Given the socio-economic importance of these structures and the potential for human and material losses and environmental damage that may result from their failure, the assessment of flow conditions in massifs of earth dams is a matter of great interest and relevance for both the community and the general population.
An example of a structure whose failure can have severe impacts on the surrounding community is a small earth dam located in the city of Viçosa, Brazil. The dam has the function of storing water for human supply, and in July 2022 a partial failure was recorded on the downstream slope, close to the right abutment.
The failure mechanisms commonly associated with the presence of water in the massif of earth dams include piping, which consists of a form of internal erosion that results in the emergence of preferential flow paths in the massif due to the lack of control of percolation (Fell and Fry 2007; Robbins and Griffiths 2018) and the phenomenon of liquefaction, which is associated with the generation of excessive pore pressures in sandy soils in the loose state (Casagrande 1976).
Ongoing monitoring activities are the most effective practice for managing safety and operating conditions in earth dams. Several procedures were developed to investigate and monitor the geotechnical and geological characteristics of the embankments, such as the execution of percussion drilling and the installation of water level meters, piezometers and inclinometers (Kutzner 1997; Cruz 2004). In a complementary way, geophysical methods can be applied as an efficient practice to investigate the internal structure of soil or rock masses, allowing the acquisition of a large volume of data, relatively quickly and non-invasively, and which is applicable in steep areas that are hard to reach by equipment used in conventional investigation (Jongmans and Garambois 2007; Kearey et al 2009). In addition, parameters measured during geophysical investigations jointly reflect the geological and hydrological characteristics of the underground material, which sometimes cannot be identified separately (Pazzi et al. 2019). In this context, for investigations in earth dams, geophysical methods studying the properties of the electric field in the subsurface, such as Electrical Resistivity and Spontaneous Potential methods, are intensively applied.
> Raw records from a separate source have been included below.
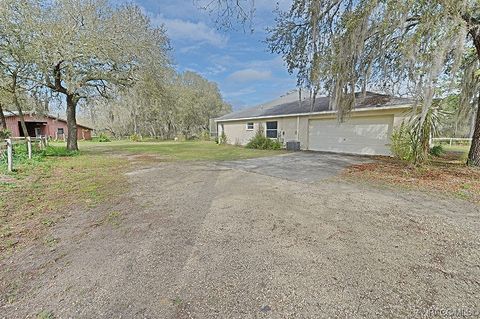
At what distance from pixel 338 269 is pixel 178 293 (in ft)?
5.15

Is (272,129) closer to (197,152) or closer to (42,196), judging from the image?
(197,152)

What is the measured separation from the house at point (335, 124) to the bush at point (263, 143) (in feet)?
1.63

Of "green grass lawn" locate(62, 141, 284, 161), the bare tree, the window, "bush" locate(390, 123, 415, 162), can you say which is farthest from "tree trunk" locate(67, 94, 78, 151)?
"bush" locate(390, 123, 415, 162)

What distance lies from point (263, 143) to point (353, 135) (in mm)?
5797

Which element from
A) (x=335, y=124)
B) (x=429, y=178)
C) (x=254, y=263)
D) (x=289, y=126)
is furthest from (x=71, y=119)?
(x=429, y=178)

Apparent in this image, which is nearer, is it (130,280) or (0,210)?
(130,280)

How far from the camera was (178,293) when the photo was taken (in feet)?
6.77

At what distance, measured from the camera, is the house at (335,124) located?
1126 centimetres

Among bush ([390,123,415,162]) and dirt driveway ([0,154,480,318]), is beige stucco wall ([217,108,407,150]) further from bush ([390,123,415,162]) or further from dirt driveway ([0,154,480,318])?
dirt driveway ([0,154,480,318])

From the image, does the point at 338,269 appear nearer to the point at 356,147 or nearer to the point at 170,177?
the point at 170,177

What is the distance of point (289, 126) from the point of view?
15664 mm

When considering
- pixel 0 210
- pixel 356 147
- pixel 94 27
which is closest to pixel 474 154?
pixel 356 147

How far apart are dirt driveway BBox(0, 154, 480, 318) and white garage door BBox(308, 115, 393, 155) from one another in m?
7.80

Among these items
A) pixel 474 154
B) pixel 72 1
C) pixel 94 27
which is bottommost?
pixel 474 154
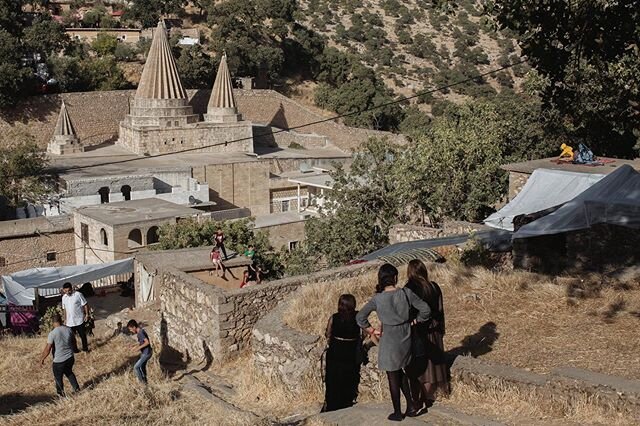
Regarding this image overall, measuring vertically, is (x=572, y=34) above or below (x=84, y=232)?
above

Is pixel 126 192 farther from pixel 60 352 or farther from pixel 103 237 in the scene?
pixel 60 352

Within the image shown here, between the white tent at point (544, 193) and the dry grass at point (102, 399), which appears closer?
the dry grass at point (102, 399)

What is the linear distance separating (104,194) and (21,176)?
8.74 ft

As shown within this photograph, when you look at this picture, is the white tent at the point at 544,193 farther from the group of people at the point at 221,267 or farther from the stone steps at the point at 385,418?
the stone steps at the point at 385,418

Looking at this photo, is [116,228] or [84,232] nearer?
[116,228]

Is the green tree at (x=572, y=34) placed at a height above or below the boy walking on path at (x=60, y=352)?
above

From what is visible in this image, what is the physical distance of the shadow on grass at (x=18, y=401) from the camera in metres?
7.21

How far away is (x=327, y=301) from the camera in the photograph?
304 inches

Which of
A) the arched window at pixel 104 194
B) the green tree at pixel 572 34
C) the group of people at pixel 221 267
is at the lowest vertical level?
the arched window at pixel 104 194

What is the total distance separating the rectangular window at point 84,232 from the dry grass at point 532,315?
13916 mm

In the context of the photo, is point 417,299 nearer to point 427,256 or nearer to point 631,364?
point 631,364

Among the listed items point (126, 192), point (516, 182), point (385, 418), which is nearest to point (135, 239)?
point (126, 192)

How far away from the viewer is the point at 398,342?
16.9 feet

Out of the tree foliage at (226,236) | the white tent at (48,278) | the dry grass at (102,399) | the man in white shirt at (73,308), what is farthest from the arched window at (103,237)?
the man in white shirt at (73,308)
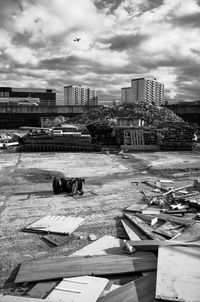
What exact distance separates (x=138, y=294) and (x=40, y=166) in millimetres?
10361

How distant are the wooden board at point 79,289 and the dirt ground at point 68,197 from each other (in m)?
0.74

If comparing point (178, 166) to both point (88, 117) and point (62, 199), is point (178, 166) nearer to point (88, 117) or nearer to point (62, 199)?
point (62, 199)

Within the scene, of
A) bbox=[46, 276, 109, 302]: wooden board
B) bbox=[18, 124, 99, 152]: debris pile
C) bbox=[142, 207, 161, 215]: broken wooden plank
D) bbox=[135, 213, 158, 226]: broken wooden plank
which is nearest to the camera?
bbox=[46, 276, 109, 302]: wooden board

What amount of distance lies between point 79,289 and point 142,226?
2.34 meters

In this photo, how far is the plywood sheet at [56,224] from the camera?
5676 mm

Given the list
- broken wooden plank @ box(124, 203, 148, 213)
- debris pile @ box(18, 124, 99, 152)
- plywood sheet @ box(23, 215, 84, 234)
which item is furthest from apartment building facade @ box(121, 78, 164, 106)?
plywood sheet @ box(23, 215, 84, 234)

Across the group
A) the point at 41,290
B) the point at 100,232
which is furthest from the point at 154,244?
the point at 41,290

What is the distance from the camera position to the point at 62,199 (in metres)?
7.82

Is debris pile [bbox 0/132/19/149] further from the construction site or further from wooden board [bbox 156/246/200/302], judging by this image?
wooden board [bbox 156/246/200/302]

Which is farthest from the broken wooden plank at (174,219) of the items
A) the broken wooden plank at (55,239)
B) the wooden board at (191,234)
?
the broken wooden plank at (55,239)

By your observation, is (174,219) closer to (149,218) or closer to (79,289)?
(149,218)

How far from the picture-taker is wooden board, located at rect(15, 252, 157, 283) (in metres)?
3.92

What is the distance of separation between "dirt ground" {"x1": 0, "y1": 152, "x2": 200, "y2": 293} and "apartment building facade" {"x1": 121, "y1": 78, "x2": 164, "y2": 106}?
125 ft

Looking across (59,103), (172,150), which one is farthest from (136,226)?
(59,103)
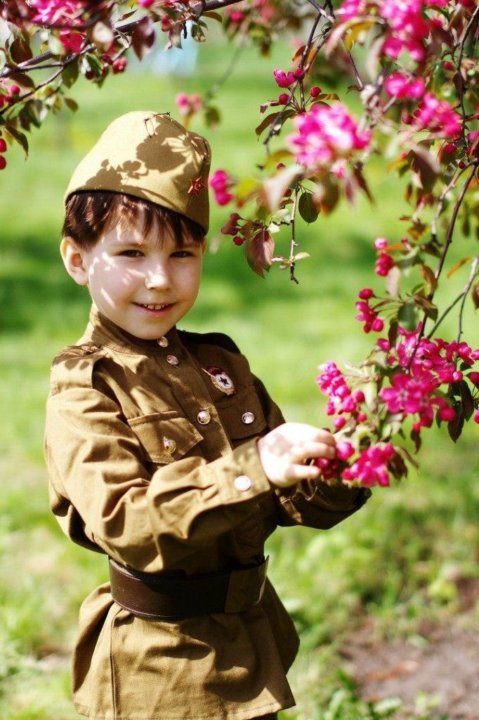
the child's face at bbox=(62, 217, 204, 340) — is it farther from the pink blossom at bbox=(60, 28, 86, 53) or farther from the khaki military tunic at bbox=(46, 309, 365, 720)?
the pink blossom at bbox=(60, 28, 86, 53)

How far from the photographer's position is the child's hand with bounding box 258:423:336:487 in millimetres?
1595

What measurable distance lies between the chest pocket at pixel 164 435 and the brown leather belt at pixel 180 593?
0.25 m

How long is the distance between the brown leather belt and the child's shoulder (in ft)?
1.32

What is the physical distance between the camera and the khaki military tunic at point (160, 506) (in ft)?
5.68

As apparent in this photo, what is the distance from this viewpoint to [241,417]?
216cm

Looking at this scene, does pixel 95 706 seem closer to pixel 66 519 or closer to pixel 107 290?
pixel 66 519

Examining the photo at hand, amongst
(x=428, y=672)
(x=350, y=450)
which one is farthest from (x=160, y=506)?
(x=428, y=672)

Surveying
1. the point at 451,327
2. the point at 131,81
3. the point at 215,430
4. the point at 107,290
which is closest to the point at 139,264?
the point at 107,290

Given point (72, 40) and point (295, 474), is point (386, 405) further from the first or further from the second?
point (72, 40)

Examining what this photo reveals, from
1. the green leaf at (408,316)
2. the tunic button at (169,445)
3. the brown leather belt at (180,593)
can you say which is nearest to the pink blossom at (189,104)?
the tunic button at (169,445)

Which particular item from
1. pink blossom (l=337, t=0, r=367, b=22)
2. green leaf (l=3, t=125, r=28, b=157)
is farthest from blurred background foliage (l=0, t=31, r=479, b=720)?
green leaf (l=3, t=125, r=28, b=157)

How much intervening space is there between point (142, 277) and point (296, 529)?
2.34 m

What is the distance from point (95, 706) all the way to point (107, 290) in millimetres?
852

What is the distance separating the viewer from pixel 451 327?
247 inches
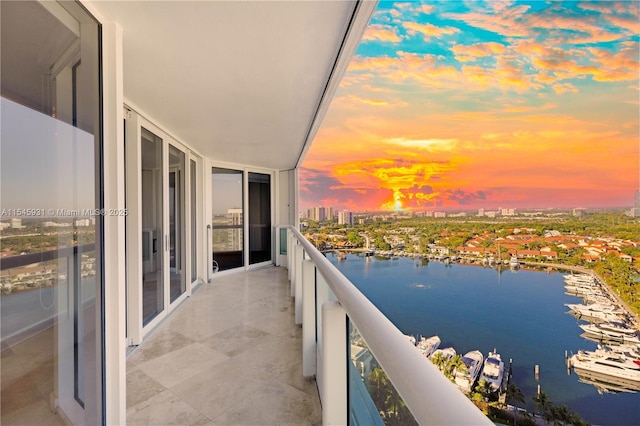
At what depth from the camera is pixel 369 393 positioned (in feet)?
2.95

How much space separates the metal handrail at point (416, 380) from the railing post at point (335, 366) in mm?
499

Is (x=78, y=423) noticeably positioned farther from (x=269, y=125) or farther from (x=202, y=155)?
(x=202, y=155)

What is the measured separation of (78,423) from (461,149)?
3.38 m

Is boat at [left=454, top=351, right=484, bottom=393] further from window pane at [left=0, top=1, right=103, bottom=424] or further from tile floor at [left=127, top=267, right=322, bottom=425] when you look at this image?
window pane at [left=0, top=1, right=103, bottom=424]

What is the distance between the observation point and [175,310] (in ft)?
12.7

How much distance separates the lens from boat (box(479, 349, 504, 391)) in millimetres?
1156

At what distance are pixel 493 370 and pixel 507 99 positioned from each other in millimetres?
1761

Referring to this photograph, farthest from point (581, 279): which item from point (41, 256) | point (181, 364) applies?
point (181, 364)

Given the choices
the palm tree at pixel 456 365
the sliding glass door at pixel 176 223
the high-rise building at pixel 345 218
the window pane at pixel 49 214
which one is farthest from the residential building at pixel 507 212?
the sliding glass door at pixel 176 223

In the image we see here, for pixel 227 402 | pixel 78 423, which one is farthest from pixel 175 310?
pixel 78 423

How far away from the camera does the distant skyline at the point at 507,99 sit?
4.16ft

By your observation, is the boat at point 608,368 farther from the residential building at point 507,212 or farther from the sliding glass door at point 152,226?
the sliding glass door at point 152,226

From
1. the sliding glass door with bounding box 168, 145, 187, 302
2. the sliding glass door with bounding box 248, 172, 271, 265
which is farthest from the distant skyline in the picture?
the sliding glass door with bounding box 248, 172, 271, 265

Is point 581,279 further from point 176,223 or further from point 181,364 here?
point 176,223
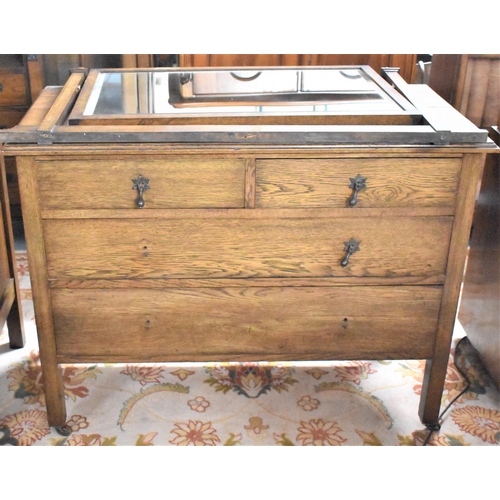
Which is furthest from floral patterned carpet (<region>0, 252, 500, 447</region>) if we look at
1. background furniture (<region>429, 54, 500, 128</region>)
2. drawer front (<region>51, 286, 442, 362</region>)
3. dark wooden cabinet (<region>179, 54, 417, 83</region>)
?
dark wooden cabinet (<region>179, 54, 417, 83</region>)

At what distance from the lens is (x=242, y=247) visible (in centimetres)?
141

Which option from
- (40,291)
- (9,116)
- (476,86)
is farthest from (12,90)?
(476,86)

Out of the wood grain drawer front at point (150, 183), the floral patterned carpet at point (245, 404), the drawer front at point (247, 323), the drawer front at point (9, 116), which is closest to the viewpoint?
the wood grain drawer front at point (150, 183)

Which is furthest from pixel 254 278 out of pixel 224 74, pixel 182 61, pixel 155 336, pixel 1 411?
pixel 182 61

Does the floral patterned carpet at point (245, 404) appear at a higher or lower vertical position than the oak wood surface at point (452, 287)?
lower

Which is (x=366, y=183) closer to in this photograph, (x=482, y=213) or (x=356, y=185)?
(x=356, y=185)

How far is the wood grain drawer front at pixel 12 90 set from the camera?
7.15 ft

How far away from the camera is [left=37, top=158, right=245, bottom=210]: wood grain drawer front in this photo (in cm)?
131

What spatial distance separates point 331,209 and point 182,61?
1386 mm

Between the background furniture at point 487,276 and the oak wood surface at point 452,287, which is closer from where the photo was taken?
the oak wood surface at point 452,287

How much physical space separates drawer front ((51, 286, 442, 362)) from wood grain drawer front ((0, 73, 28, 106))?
41.1 inches

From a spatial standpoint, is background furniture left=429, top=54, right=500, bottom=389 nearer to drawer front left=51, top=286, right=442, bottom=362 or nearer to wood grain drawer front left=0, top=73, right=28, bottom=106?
drawer front left=51, top=286, right=442, bottom=362

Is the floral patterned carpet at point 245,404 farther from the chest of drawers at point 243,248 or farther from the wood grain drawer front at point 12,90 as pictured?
the wood grain drawer front at point 12,90

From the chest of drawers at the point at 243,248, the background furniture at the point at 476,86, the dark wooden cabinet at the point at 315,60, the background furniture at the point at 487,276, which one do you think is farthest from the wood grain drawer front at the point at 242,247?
the dark wooden cabinet at the point at 315,60
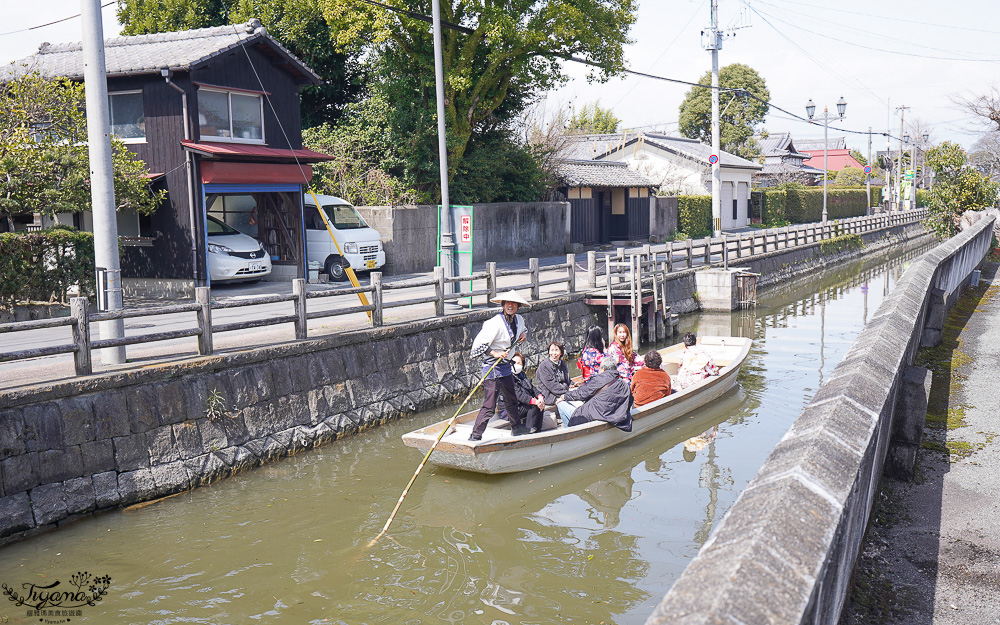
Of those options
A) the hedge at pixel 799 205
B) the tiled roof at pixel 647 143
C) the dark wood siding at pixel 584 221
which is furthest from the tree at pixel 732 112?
the dark wood siding at pixel 584 221

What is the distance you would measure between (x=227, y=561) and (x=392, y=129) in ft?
59.8

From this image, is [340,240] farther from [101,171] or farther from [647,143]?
[647,143]

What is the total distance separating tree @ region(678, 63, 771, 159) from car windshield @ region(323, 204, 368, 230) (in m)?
35.2

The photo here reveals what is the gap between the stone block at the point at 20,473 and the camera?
7703 millimetres

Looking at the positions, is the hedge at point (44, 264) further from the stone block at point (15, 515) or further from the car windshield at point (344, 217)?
the stone block at point (15, 515)

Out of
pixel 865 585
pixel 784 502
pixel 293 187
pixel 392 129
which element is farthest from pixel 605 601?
pixel 392 129

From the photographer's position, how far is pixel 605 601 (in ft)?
22.3

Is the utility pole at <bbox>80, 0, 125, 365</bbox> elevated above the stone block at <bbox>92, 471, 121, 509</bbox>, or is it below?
above

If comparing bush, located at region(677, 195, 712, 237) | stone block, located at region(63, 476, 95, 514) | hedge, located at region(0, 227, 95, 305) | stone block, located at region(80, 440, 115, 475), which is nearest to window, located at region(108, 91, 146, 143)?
hedge, located at region(0, 227, 95, 305)

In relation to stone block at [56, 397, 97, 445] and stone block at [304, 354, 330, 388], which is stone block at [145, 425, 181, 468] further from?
stone block at [304, 354, 330, 388]

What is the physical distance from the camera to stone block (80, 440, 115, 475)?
837cm

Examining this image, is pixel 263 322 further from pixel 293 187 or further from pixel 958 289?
pixel 958 289

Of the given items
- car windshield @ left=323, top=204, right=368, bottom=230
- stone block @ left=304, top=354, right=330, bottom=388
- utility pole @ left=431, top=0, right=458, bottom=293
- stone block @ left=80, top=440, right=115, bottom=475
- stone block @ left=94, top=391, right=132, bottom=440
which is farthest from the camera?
car windshield @ left=323, top=204, right=368, bottom=230

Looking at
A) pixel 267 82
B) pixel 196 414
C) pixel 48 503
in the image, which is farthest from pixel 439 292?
pixel 267 82
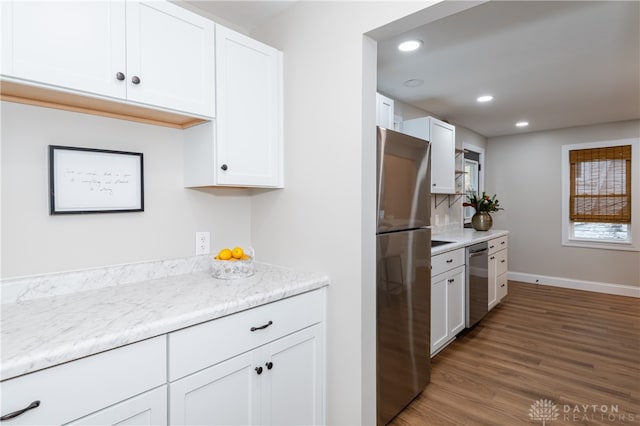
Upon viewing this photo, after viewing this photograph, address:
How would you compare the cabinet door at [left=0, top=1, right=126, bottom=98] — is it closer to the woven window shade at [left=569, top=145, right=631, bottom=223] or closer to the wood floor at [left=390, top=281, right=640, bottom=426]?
the wood floor at [left=390, top=281, right=640, bottom=426]

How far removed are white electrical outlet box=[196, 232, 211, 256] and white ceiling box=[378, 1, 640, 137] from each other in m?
1.75

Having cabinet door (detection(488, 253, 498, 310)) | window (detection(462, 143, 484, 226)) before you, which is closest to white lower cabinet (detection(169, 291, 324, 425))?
cabinet door (detection(488, 253, 498, 310))

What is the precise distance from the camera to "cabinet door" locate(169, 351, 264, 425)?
3.84 feet

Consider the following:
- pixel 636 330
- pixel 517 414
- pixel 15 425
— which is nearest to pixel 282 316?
pixel 15 425

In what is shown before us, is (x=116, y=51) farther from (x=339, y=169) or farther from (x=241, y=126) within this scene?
(x=339, y=169)

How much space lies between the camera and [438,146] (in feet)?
11.6

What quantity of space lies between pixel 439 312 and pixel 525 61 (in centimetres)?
209

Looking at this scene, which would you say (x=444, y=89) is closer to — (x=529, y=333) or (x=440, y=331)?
(x=440, y=331)

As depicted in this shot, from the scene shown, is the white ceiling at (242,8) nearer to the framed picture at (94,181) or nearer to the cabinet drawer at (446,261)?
the framed picture at (94,181)

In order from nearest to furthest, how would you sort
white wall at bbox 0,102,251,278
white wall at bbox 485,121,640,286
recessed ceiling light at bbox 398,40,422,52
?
white wall at bbox 0,102,251,278, recessed ceiling light at bbox 398,40,422,52, white wall at bbox 485,121,640,286

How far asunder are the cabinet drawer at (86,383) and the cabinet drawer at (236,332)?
0.06 meters

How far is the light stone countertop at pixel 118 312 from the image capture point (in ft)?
3.03

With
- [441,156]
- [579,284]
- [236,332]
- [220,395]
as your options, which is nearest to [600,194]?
[579,284]

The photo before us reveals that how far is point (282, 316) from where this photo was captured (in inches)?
59.9
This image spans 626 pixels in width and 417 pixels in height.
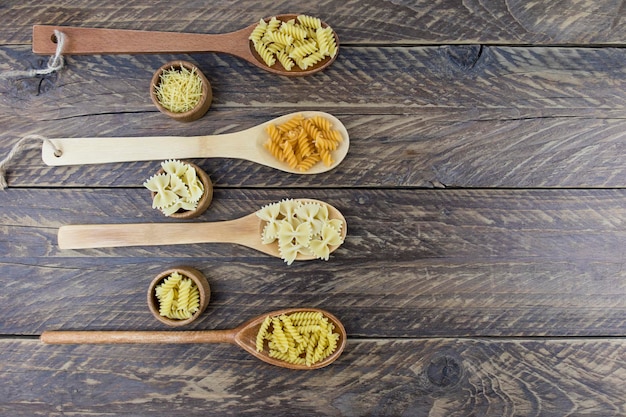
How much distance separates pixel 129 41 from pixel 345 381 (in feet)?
2.86

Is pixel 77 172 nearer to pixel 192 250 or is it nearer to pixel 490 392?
pixel 192 250

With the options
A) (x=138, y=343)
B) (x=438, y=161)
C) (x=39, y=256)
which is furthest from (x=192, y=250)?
(x=438, y=161)

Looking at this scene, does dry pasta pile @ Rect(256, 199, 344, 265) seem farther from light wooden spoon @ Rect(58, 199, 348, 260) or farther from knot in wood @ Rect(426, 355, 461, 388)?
knot in wood @ Rect(426, 355, 461, 388)

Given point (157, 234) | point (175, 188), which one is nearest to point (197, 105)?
point (175, 188)

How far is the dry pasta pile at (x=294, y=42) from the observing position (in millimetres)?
1058

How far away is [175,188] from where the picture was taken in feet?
3.34

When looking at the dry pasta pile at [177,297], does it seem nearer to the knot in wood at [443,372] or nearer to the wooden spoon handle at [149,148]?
the wooden spoon handle at [149,148]

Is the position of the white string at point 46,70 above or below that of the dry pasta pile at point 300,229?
above

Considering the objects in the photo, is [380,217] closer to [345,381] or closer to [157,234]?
[345,381]

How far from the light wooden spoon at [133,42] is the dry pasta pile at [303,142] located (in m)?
0.13

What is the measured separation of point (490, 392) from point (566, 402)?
162mm

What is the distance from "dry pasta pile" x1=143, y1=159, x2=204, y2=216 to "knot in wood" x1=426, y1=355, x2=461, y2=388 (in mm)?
606

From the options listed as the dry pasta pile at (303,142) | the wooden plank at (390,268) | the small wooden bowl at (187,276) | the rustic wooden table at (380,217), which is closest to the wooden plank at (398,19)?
the rustic wooden table at (380,217)

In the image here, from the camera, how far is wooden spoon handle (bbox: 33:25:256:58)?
110 centimetres
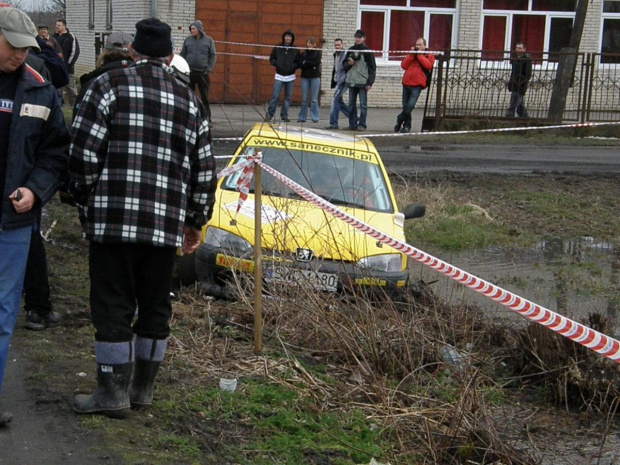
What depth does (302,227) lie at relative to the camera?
7.20 meters

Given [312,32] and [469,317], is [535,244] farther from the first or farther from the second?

The Electrical Resistivity (ER) method is an active method, in which an electrical signal is transmitted in the subsurface. The property calculated from the measurements of electrical properties of the underground materials is the electrical resistivity, which is related to the difficulty encountered by the electrical current to propagate through a given medium. Since the minerals forming rock matrices are generally worse electrical conductors than water, the resistivity of soils and rocks is influenced by the presence of water in their pores, which acts as an electrolyte. Thus, resistivity in sedimentary media depends on the porosity of the material, the fraction of pores filled with water (saturation) and the type and concentration of ions dissolved in water, among others (Lowrie 2007; Dentith and Mudge 2014).
The most common applications of ER surveys in earth dams include the delimitation of contact zones between materials with different electrical resistivity (Cardarelli et al. 2010; Grangeia et al. 2011), the mapping of the water table (Bedrosian et al. 2012; Rocha et al. 2019) and the detection of preferential flow paths through the massif (Bièvre et al. 2017; Camarero and Moreira 2017; Raji and Adedoyin 2019; Franco et al. 2024). These features are usually associated with regions showing anomalous resistivity bands in relation to their surroundings.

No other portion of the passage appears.